=== Dataset content ===

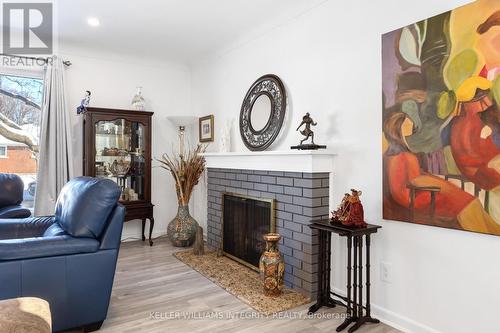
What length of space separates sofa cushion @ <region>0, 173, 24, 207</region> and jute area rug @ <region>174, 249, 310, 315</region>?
178 centimetres

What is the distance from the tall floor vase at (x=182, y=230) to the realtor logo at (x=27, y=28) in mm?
2513

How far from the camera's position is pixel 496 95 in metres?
1.82

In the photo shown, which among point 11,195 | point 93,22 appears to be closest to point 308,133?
point 93,22

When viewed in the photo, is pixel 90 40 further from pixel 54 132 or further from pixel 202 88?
pixel 202 88

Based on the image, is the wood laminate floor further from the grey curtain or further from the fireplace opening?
the grey curtain

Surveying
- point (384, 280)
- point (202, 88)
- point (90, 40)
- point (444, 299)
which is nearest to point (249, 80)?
point (202, 88)

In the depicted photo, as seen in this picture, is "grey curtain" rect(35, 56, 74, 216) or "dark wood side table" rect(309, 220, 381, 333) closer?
"dark wood side table" rect(309, 220, 381, 333)

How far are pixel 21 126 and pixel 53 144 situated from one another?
0.53 m

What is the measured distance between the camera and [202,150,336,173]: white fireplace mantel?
2701 mm

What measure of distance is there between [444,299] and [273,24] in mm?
2737

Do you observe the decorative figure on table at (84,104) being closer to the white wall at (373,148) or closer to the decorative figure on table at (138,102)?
the decorative figure on table at (138,102)

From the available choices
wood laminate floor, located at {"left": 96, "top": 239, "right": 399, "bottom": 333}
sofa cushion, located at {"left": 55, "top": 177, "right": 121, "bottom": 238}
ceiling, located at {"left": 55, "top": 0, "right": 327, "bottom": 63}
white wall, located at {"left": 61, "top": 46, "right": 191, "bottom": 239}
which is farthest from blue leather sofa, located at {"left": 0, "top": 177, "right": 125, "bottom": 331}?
white wall, located at {"left": 61, "top": 46, "right": 191, "bottom": 239}

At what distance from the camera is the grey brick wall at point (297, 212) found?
108 inches

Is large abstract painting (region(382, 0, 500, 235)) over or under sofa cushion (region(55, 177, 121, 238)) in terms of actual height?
over
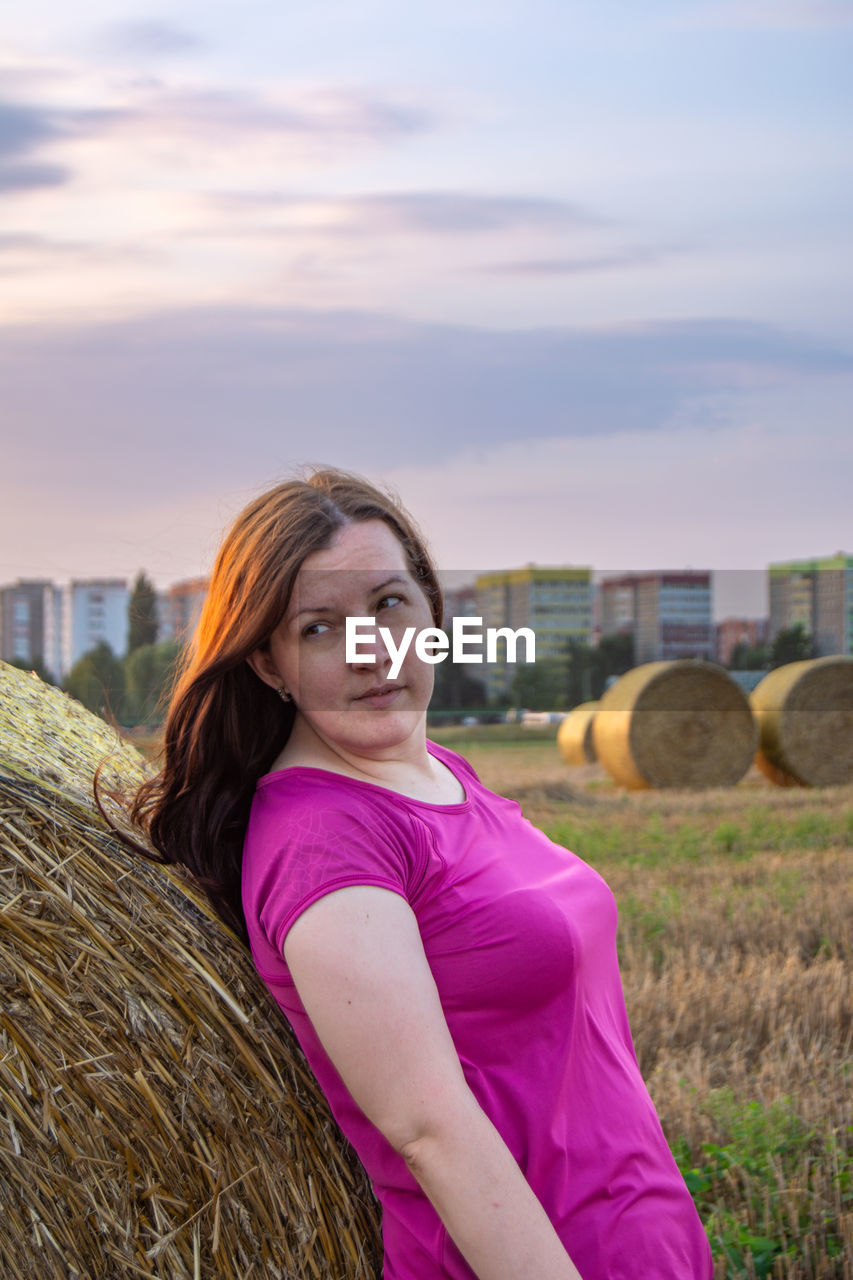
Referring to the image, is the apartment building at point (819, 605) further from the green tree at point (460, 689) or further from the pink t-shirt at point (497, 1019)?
the pink t-shirt at point (497, 1019)

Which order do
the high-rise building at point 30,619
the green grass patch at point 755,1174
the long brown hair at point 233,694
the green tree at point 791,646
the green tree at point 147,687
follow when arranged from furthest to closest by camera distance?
1. the high-rise building at point 30,619
2. the green tree at point 791,646
3. the green grass patch at point 755,1174
4. the green tree at point 147,687
5. the long brown hair at point 233,694

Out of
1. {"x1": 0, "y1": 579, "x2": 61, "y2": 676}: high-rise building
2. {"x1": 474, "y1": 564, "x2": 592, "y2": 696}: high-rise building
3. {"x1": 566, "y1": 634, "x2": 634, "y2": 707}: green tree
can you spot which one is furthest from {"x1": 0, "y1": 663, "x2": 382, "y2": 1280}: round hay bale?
{"x1": 0, "y1": 579, "x2": 61, "y2": 676}: high-rise building

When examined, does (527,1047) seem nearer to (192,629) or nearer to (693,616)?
(192,629)

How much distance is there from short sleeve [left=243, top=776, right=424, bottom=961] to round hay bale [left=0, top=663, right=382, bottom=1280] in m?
0.33

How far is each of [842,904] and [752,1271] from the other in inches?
145

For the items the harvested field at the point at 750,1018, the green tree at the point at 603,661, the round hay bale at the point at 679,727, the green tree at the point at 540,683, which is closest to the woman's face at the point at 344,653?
the harvested field at the point at 750,1018

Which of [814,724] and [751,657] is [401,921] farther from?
[751,657]

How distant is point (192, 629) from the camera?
214cm

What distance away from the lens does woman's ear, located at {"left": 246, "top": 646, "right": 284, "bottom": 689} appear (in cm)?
204

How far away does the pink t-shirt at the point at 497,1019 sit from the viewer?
1819 mm

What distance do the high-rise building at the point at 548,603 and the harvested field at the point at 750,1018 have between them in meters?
3.21

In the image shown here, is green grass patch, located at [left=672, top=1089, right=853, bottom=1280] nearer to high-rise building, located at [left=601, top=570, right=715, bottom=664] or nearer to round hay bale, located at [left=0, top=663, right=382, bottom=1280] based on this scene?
round hay bale, located at [left=0, top=663, right=382, bottom=1280]

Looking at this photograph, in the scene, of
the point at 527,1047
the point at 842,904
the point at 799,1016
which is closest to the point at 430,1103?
the point at 527,1047

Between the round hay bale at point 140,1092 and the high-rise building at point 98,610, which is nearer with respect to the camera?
the round hay bale at point 140,1092
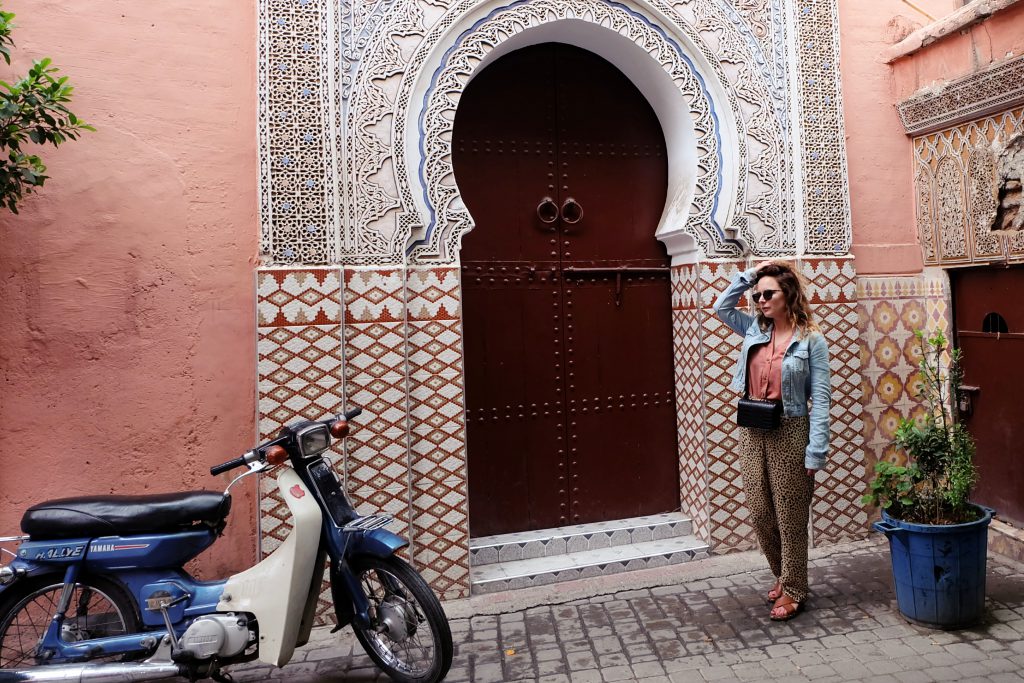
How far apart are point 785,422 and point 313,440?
215 cm

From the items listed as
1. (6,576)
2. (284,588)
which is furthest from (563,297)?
(6,576)

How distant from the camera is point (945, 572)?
312 cm

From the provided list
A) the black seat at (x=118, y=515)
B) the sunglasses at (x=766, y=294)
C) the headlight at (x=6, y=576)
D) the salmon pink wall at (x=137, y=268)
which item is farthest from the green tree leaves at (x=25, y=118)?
the sunglasses at (x=766, y=294)

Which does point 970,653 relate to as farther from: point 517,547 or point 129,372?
point 129,372

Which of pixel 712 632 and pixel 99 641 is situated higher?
pixel 99 641

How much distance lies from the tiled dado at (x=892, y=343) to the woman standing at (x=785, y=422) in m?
1.35

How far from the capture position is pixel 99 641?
8.57 feet

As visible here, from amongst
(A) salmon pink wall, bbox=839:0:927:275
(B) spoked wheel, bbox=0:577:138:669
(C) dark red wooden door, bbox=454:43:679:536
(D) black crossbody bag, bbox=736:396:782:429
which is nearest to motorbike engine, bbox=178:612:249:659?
(B) spoked wheel, bbox=0:577:138:669

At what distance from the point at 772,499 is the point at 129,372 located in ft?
10.5

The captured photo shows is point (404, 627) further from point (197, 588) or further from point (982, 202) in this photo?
point (982, 202)

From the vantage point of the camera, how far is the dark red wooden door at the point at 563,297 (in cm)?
420

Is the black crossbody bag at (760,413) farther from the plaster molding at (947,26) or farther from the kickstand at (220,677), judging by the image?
the plaster molding at (947,26)

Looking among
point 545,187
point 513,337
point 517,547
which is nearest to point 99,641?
point 517,547

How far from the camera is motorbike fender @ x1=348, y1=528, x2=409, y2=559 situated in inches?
107
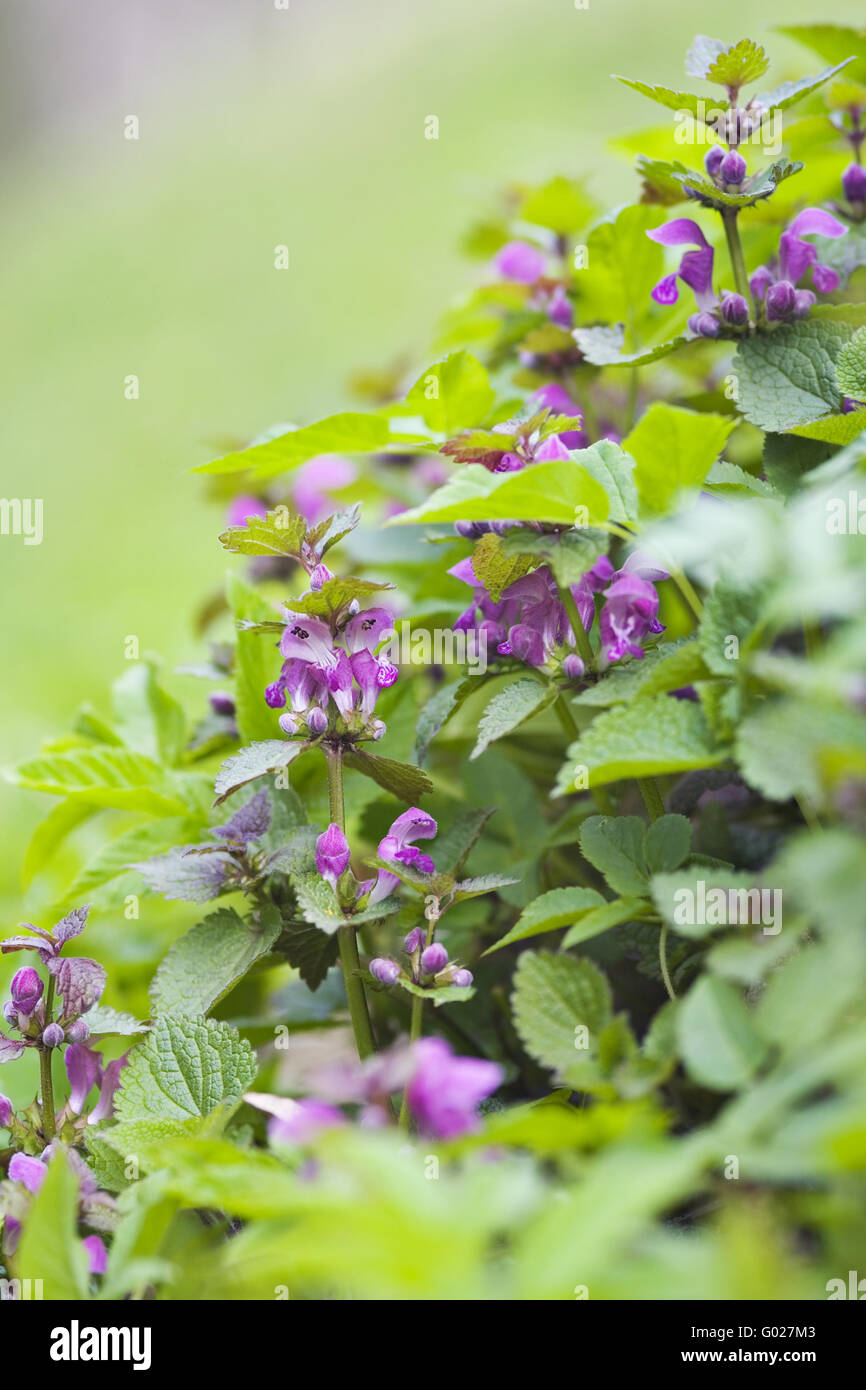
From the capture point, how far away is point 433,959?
26.5 inches

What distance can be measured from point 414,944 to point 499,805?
236mm

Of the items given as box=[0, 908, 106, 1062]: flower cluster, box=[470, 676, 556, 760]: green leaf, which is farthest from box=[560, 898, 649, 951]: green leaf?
box=[0, 908, 106, 1062]: flower cluster

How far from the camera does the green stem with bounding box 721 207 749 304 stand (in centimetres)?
81

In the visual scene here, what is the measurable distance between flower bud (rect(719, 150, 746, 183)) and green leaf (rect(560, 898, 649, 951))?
1.65 ft

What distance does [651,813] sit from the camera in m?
0.73

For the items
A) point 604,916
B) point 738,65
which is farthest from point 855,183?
point 604,916

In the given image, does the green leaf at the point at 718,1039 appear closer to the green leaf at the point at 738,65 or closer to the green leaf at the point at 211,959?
the green leaf at the point at 211,959

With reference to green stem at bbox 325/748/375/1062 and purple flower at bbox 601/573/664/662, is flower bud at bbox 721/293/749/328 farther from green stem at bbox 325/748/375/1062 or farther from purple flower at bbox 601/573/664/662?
green stem at bbox 325/748/375/1062

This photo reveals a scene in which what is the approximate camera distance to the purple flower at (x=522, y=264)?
110 cm

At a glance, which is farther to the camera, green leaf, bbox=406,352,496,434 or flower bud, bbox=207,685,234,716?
flower bud, bbox=207,685,234,716

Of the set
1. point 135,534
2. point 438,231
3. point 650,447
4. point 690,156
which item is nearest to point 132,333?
point 438,231

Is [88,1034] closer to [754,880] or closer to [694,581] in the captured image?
[754,880]

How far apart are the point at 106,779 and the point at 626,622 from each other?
448 mm

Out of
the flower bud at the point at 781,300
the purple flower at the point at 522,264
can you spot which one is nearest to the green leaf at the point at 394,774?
the flower bud at the point at 781,300
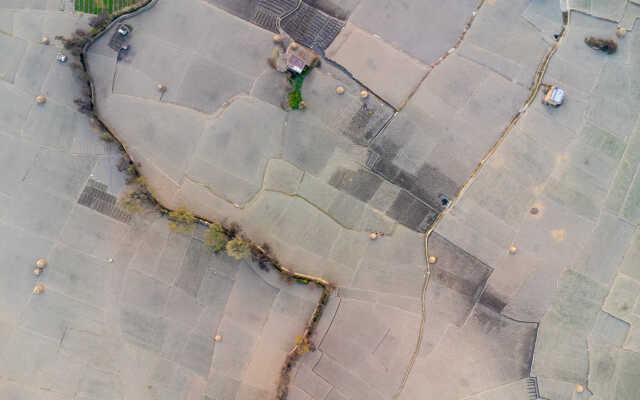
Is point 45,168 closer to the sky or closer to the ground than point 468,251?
closer to the ground

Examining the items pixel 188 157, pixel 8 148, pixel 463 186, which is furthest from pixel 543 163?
pixel 8 148

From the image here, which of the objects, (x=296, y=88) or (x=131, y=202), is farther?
(x=296, y=88)

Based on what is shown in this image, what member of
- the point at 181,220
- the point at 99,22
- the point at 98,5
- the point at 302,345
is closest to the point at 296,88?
the point at 181,220

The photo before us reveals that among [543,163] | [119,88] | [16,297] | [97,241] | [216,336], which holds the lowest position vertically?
[16,297]

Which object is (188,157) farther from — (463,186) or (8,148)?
(463,186)

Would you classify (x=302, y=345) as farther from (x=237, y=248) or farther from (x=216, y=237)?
(x=216, y=237)
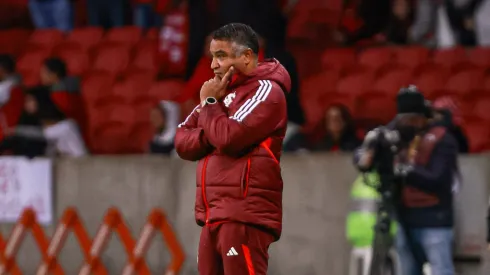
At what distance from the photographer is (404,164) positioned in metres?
11.1

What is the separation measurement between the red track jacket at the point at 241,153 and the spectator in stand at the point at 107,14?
11.5 m

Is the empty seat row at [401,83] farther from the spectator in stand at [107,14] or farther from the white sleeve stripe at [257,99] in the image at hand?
the white sleeve stripe at [257,99]

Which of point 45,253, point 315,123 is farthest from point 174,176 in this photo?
point 315,123

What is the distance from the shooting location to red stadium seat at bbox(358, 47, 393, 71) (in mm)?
16016

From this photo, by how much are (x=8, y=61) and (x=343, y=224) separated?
18.9 ft

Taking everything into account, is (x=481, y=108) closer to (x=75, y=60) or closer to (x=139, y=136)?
(x=139, y=136)

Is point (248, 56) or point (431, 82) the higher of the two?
point (248, 56)

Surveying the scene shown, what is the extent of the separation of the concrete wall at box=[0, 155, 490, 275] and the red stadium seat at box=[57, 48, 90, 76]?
4499 millimetres

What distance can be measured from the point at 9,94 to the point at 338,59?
3.93 meters

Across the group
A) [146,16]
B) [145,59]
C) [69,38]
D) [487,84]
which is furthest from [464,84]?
[69,38]

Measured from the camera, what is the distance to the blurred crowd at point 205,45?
14.1m

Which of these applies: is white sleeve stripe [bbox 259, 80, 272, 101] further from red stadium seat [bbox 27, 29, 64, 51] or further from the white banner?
red stadium seat [bbox 27, 29, 64, 51]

===

* Task goal
Every line from the one containing "What is the distance from the shooting" through the end of the entries above must be echoed exactly, with both ends kept.

* The completed task
What is the distance from the shooting location to red stadium seat at bbox(358, 47, 393, 71) (in mm)?
16016

From this photo, by how much are (x=8, y=61) and (x=343, y=224) separated?
18.9 ft

Taking everything into account, is (x=481, y=108) closer to (x=75, y=60) or closer to (x=139, y=136)?
(x=139, y=136)

Is point (248, 56) or point (431, 82) the higher of the two?
point (248, 56)

Surveying the scene shown, what is the extent of the separation of the concrete wall at box=[0, 155, 490, 275] and the red stadium seat at box=[57, 48, 90, 76]?
4499 millimetres

What distance can be measured from the point at 9,94 to the point at 338,59?
3.93 meters

Across the group
A) [146,16]
B) [145,59]
C) [69,38]
D) [487,84]
which is furthest from [464,84]?
[69,38]

Measured from the camera, what is the distance to the blurred crowd at point 205,45?
14.1m

Which of these applies: is white sleeve stripe [bbox 259, 80, 272, 101] further from red stadium seat [bbox 27, 29, 64, 51] or further from the white banner?
red stadium seat [bbox 27, 29, 64, 51]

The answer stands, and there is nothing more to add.